I have heard that fish tanks are known to cause house fires. My uncle's friends had their house burn down because of electrical problems with their fish tank. This happened while they were on vacation 

(why oh why do peoples houses always burn down when they are on vacation?)

Apparently, after the incident, these people did a little research, and found that fish tanks were a common cause of housefires!!!

I happen to have:

fishtank: 1
house: 1

Does anyone know what the exact causes of these fires are? I'm guessing flaming power filters or something...


----------



## maxpayne_lhp (Jan 19, 2005)

Maybe the filter was cheap and got overloaded... ???


----------



## fishfreaks (Jan 19, 2005)

maybe the didnt do the "drip loop" i believe its called with the cords, and the water ran down? or something wasnt properly installed.


----------



## pyrofish (May 18, 2005)

fishfreaks said:


> maybe the didnt do the "drip loop" i believe its called with the cords, and the water ran down? or something wasnt properly installed.
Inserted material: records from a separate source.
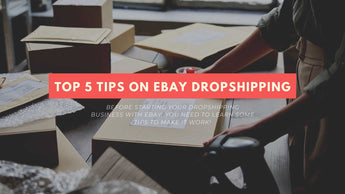 Learn These Top 5 Tips On eBay Dropshipping For A Better Business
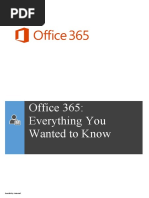 Office 365 - Everything You Wanted To Know - Onwards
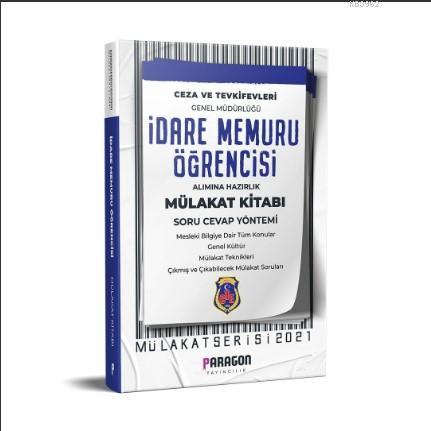 2021 CTE İdare Memuru Öğrencisi Alımına Hazırlık Çıkmış Sorularla Mülakat Kitabı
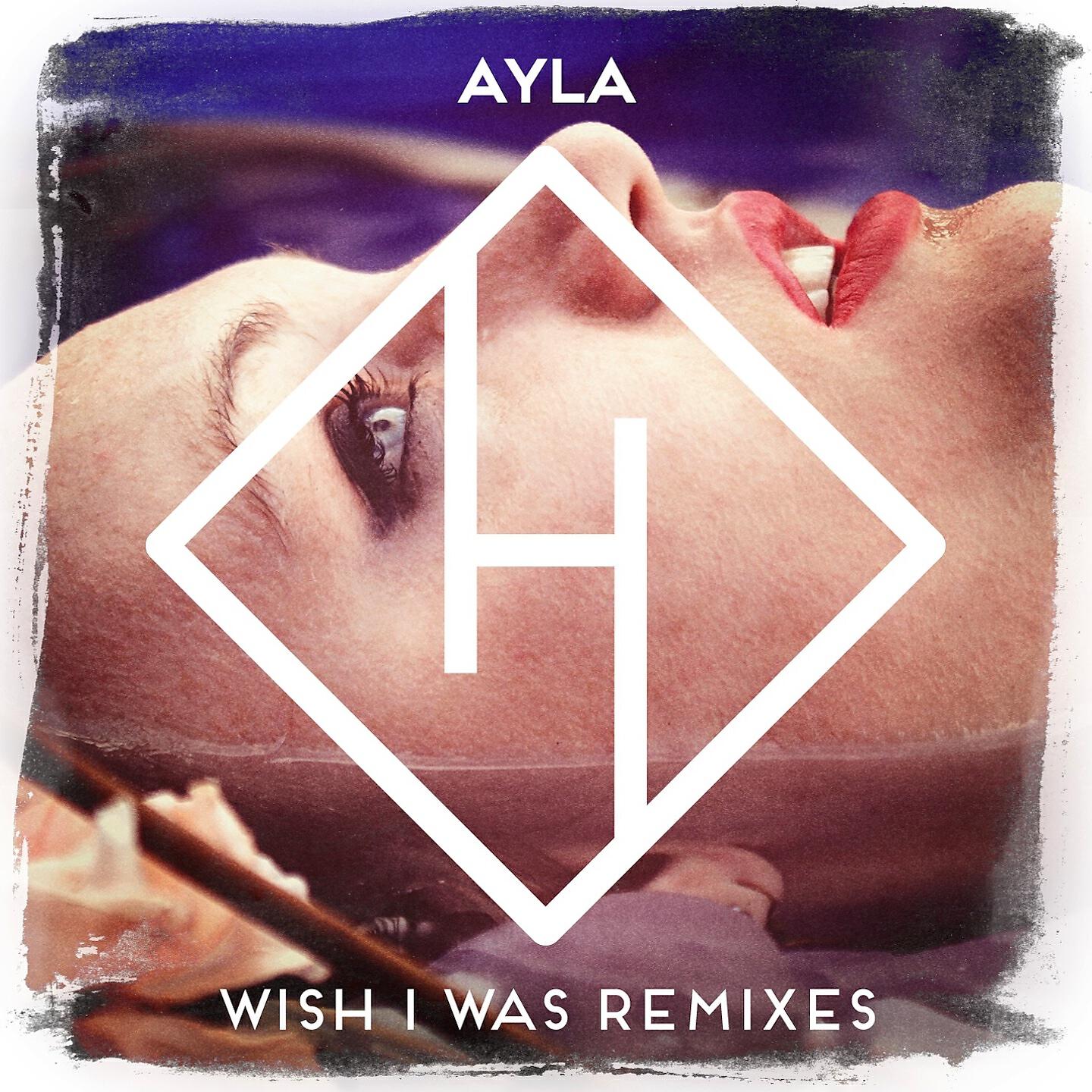 Ayla - Wish I Was (Zwette Radio Edit)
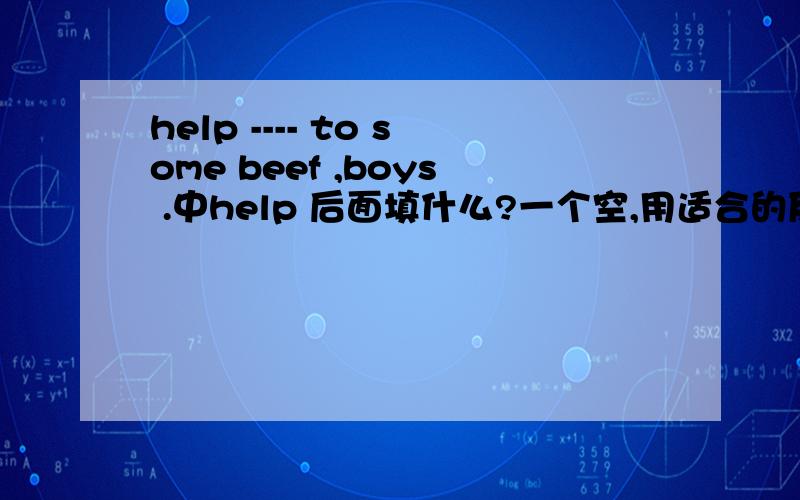 help ---- to some beef ,boys .中help 后面填什么?一个空,用适合的反身代词.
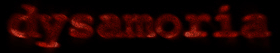 dysamoria in fancy text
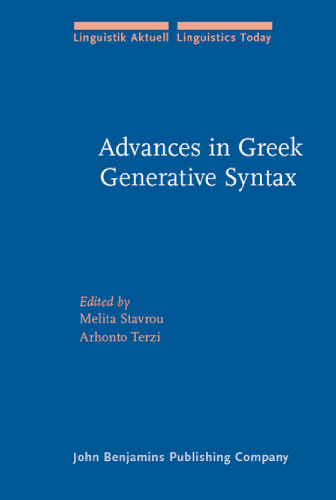 Advances in Greek Generative Syntax: In Honor of Dimitra Theophanopoulou-Kontou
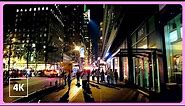 4K NEW YORK Walking tour - NIGHT in MANHATTAN, NYC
Yes, that does seem quite possible. I think water in one of those power strip things would cause a short...And possibly a fire...Or so I've been told...

I'll ask for more info on that specific case the next time I get the chance.

But what I've been hearing is that in general, fish tanks can be a fire hazard, and make up a good portion of electrical fires. I'm not sure if this is true or not, but If I find any usefull statistics I'll post them.

And as a side note, nobody's country is ACTUALLY going to ban fishkeeping because of this sort of thing, right? That would suck...


----------



## MyraVan (Jan 19, 2005)

I bet you anything that candles cause far more fires than fishtanks, and I don't think anyone is about to ban candles.


----------



## Mr Aquarium (Jan 18, 2005)

And little kids playign with lighters, matches, turing on stoves thy get hungery in the morning cause there mom is to lazy to get out of bed, meth labs, gas leaks, cigarettes, cigars and the list gose on


----------



## sbsociety (May 1, 2005)

Just make sure you're fish tank is almost as big as your house so there's enough water to put out the fire.


----------



## maxpayne_lhp (Jan 19, 2005)

I have a dream that my living space is surrounded by volume of water and fish...


----------



## fishfreaks (Jan 19, 2005)

sbsociety said:


> Just make sure you're fish tank is almost as big as your house so there's enough water to put out the fire.


haha ah so true!


----------



## ALFA WOLF (May 24, 2005)

ive heard rumors of a special tank thats fire safe with special built filters wires glass hood its suppose to be fire safe. unless they already have that then i think people should buy that stuff if it saves your home.


----------



## Osiris (Jan 18, 2005)

Couple guys here had a apt. building fire, have some large reef tanks, supposdly they suck up alot of smoke killing off everything in tank then explode or something...


----------



## ALFA WOLF (May 24, 2005)

lol that sux. in some way its a funny thought but then it really isnt.


----------



## Mr Aquarium (Jan 18, 2005)

What good is a tank that is fire safe unlss you live in a one level house with concrte flooring, anything would crash through the burning floor.
Yes water will absorb smoke, the same way moisture n the iside of the car windows abosorbs the smoke from cigarettes and cigars


----------